== Document segment ==

╔══

Often when Church of Scotland ministers

are at ecumenical gatherings

they strike a dull note.

 

Not I hasten to say

as a result of their sparkling personalities.

 

No – it’s just that

their traditional black robes

look positively funereal

against the colourful get-ups

of other denominations.

 

But the Calvinist reformers

chose such drab garb

for a reason.

 

It was to cover up

the preacher

so that the congregation

would only focus

on the words spoken.

 

Well, I rather forgot all that

when I started to write

the first

in a new series of sermons

in which I propose

to feature famous hymn writers.

 

Because when researched them,

I found their lives

were not hugely colourful.

 

However, the key point was

it was not the person

who was important

it was his or her words.

 

Because it what they wrote,

why they wrote

and for whom they wrote

that alone influences us today.

 

Yet before we get to the works

of any hymn writer,

we need to ask

what is a hymn

and what purpose does it serve?

 

Well the singing of religious songs

is as old as the hills.

 

For nearly 3000 years ago,

Egyptians gave voice

To the great hymn to the Aten.

 

The ancient practices of Hinduism

include hymns

and the Greece of antiquity too

had hymns to various deities.

 

And the idea of the religious song

was not wasted on

the earliest Christians.

 

Probably modelled on the psalms,

these

as we heard in this morning lessons

were used to bring comfort in trouble.

 

But they were also deployed

to express the good times

as well.

 

Additionally, they could be acts

of personal faith seeking understanding.

 

But above all,

they were words

that when sung together

affirmed the unity of the church

in its corporate worship of God

as personified in Jesus Christ.

╚══

== Things to do ==
[A] In the sermon on hymns, what were the Calvinist reformers' black robes meant to accomplish?
[B] Decide whether each statement agrees with the sermon on hymns: (i) Egyptians sang the great hymn to the Aten nearly 3000 years ago; (ii) the hymn writers the preacher researched led very colorful lives; (iii) the earliest Christians used religious songs only in times of trouble.
[C] Resume the sermon on hymns after its last sentence and carry it further.
The recorded data plays no part in the work on the sermon.

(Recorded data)
╔══

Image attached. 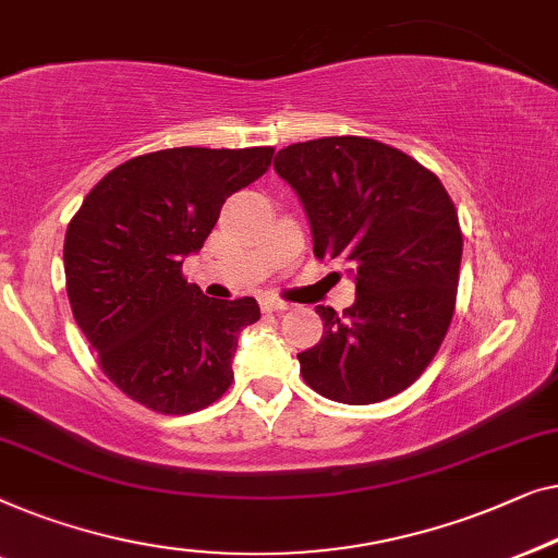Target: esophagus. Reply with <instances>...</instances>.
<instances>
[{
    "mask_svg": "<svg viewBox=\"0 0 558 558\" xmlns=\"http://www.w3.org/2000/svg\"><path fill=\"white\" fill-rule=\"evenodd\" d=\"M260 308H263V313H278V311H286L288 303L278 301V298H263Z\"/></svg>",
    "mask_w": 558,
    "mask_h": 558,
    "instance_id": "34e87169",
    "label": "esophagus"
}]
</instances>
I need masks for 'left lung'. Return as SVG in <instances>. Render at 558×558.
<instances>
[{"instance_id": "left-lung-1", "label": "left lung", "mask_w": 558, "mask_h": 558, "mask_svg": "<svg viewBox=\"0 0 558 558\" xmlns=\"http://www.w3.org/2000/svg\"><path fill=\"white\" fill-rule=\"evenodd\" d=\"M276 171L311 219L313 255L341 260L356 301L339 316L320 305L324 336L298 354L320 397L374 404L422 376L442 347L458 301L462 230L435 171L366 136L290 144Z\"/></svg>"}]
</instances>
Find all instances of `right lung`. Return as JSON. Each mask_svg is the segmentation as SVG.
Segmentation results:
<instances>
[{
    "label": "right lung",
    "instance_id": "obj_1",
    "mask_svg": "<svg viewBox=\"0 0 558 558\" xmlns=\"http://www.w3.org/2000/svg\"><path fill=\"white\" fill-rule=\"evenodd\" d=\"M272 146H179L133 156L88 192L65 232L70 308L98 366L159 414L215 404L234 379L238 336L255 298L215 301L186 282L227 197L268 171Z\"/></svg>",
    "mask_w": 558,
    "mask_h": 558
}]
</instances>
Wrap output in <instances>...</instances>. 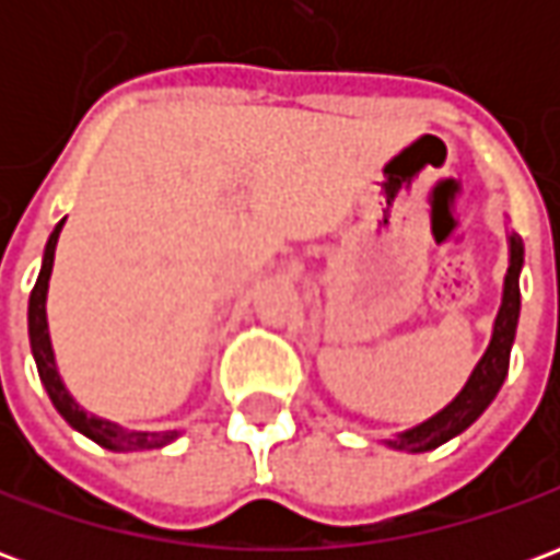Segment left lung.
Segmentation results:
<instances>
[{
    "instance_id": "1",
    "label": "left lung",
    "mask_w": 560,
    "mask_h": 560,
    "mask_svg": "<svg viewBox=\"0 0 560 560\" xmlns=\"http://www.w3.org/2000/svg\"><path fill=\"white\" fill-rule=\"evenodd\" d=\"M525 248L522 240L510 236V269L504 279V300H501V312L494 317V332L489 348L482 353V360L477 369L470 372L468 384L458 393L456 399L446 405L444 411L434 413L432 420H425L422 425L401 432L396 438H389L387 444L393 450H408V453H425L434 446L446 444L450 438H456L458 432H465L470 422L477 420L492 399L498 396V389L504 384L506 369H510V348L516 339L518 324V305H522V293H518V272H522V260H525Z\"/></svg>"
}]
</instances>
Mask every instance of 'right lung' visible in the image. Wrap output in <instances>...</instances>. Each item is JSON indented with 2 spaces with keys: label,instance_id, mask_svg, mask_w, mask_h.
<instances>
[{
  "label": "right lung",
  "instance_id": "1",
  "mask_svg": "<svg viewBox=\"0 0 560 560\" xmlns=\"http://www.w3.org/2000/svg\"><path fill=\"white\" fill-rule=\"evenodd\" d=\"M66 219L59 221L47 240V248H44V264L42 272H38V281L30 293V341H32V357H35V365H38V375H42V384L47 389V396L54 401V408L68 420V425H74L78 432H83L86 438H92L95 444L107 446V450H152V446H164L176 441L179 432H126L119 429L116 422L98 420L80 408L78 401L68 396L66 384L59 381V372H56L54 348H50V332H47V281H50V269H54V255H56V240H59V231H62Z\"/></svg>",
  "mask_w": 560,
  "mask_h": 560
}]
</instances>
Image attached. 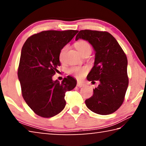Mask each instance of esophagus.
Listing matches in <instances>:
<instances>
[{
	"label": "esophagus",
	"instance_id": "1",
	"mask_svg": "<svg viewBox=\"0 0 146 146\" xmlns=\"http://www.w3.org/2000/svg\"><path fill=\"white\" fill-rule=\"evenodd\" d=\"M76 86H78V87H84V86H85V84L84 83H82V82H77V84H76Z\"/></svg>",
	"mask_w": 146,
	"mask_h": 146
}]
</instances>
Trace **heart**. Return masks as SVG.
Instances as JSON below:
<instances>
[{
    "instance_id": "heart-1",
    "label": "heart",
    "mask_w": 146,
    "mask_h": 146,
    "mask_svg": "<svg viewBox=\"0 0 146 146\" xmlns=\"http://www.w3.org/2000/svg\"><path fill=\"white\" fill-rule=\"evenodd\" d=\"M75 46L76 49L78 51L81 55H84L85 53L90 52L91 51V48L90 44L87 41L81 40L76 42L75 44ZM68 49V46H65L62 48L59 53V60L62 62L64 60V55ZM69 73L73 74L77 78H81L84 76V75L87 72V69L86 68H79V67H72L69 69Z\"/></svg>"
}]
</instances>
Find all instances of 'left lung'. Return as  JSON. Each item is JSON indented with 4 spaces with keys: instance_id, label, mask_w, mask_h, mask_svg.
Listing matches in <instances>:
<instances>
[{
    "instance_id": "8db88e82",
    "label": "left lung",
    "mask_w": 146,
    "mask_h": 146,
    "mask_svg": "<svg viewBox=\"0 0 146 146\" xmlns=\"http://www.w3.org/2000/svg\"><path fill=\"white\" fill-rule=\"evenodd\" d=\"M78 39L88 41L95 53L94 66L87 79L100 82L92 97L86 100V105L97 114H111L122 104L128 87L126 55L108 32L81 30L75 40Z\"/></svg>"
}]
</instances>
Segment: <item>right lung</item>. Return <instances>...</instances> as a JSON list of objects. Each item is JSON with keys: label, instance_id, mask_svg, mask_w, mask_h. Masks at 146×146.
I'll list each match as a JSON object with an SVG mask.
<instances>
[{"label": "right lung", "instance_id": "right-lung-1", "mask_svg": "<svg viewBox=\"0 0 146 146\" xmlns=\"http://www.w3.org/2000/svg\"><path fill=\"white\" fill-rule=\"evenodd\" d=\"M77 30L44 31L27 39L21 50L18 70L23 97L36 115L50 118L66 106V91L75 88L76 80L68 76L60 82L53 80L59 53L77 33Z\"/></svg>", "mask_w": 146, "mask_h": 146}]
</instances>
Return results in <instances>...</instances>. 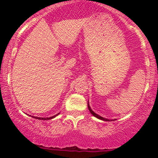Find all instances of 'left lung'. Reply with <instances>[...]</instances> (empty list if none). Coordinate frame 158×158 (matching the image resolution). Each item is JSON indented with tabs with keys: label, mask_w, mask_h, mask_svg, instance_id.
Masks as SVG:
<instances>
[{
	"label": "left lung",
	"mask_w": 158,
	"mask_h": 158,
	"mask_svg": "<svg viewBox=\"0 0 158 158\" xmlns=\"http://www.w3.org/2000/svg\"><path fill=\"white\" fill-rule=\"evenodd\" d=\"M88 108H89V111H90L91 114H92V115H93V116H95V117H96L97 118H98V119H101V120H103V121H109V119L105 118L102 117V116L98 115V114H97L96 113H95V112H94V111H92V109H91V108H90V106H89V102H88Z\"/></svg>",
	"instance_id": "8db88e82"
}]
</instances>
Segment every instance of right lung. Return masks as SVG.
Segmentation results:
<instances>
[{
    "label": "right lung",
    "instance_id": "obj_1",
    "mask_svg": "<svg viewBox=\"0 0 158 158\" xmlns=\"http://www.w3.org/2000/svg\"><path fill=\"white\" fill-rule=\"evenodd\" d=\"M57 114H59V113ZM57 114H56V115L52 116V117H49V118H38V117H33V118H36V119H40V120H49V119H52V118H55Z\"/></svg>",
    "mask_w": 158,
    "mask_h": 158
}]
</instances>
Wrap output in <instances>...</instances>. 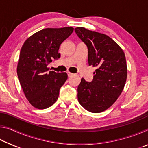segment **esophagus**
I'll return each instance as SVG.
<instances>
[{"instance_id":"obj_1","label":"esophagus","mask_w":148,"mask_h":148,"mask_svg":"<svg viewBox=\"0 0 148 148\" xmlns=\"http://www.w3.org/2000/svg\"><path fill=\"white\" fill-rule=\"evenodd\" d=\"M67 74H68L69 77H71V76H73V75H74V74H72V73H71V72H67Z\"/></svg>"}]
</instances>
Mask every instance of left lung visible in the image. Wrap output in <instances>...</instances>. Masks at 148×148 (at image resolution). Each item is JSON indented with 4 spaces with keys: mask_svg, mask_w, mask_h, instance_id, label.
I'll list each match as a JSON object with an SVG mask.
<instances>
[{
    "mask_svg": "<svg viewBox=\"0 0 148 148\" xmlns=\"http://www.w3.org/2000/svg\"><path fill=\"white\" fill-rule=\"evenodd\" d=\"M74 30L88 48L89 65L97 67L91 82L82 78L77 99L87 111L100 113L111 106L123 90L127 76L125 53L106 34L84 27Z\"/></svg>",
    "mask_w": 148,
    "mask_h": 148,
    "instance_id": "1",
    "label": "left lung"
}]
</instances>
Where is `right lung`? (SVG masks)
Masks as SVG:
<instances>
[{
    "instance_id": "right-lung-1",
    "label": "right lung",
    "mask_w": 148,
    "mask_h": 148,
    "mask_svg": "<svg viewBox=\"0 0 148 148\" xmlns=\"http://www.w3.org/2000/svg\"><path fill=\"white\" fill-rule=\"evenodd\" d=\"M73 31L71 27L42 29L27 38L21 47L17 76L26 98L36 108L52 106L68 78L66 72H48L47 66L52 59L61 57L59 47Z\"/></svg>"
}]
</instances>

╚══

== Task responses ==
[A] They were meant to cover up the preacher so that the congregation would focus only on the words spoken.

[B]
(i) Yes: "nearly 3000 years ago" and "the great hymn to the Aten".
(ii) No: "were not hugely colourful".
(iii) No: "But they were also deployed" and "to express the good times".

[C]
Or as one of the greatest hymn writers,

Charles Wesley, wrote:

 

Where shall my wondering soul begin?

How shall I all to heaven aspire?

 

How shall I equal triumphs raise

Or sing my great deliverer’s praise.

 

 

So let us take Charles Wesley

as our first hymn smith

and look at a few of his great words.

 

For in 1738,

he baptised a woman

and immediately

had his authority questioned

by the Church of England.

 

As a result

he was not only forcibly kept

from his pulpit

but was also dragged

before magistrates

and fined nearly £20 –

a fearsome sum in those days.

 

Yet this did not stop him

moving from parish to parish

accompanied by his wife

riding pinion of their horse.

 

And in each,

they sang lustily

his newly penned hymns

with those who responded

his uncluttered message

of Christ’s

love and salvation.

 

For in one of his last we read:

 

In age and feebleness extreme

Who shall a sinful world redeem?

 

Jesus, my only hope thou art,

Strength of my failing flesh and heart:

Oh! Could I catch a smile from thee,

And drop into eternity.

 

Let us then

in time of trouble,

worry and challenge

not just pray

but keep a hymn in our heart.

 

This was certainly

the imprisoned Paul’s strategy.

 

Since he knew to do so

is to turn

our maybes to yeses;

our fears to peace

and our dark confinement

into the open space of God.

 

Now Charles Wesley’s itinerant ministry

started

when he took

his brother Johns’ place

at Bristol

where he preached

to the city’s weavers.

 

And over the next 18 years

he ministered to working families

across the nation

such as the tinners of Cornwall.

 

Indeed, he even

crossed to Ireland

where he was often ill used.

 

Yet he later remarked

that Presbyterians

say I am Presbyterian

and Roman Catholics

consider me a good catholic in my heart.

 

But where ever he went,

he made sure his hymns

spoke relevantly to those he met.

 

Take when he was with

the Newcastle colliers.

 

It with them he wrote;

 

See how great the flame aspires.

 

Language which Stephenson said

suggested the blast furnaces

that were thickly scattered

over the North east of England

and whose fires illuminated

the whole neighbourhood

for miles around.

 

Well, in the week ahead,

you may need to offer

sustenance

to someone

caught in a  struggle for faith.

 

If so

don’t forget the words

of your favourite hymn.

 

Because, these could well

start the ball rolling

in your God given task.

 

Since a hymn

helped Paul to convert

a pretty hard nosed jailer.

 

They then will allow you

to bring freedom

to someone imprisoned

by a hard nosed problem.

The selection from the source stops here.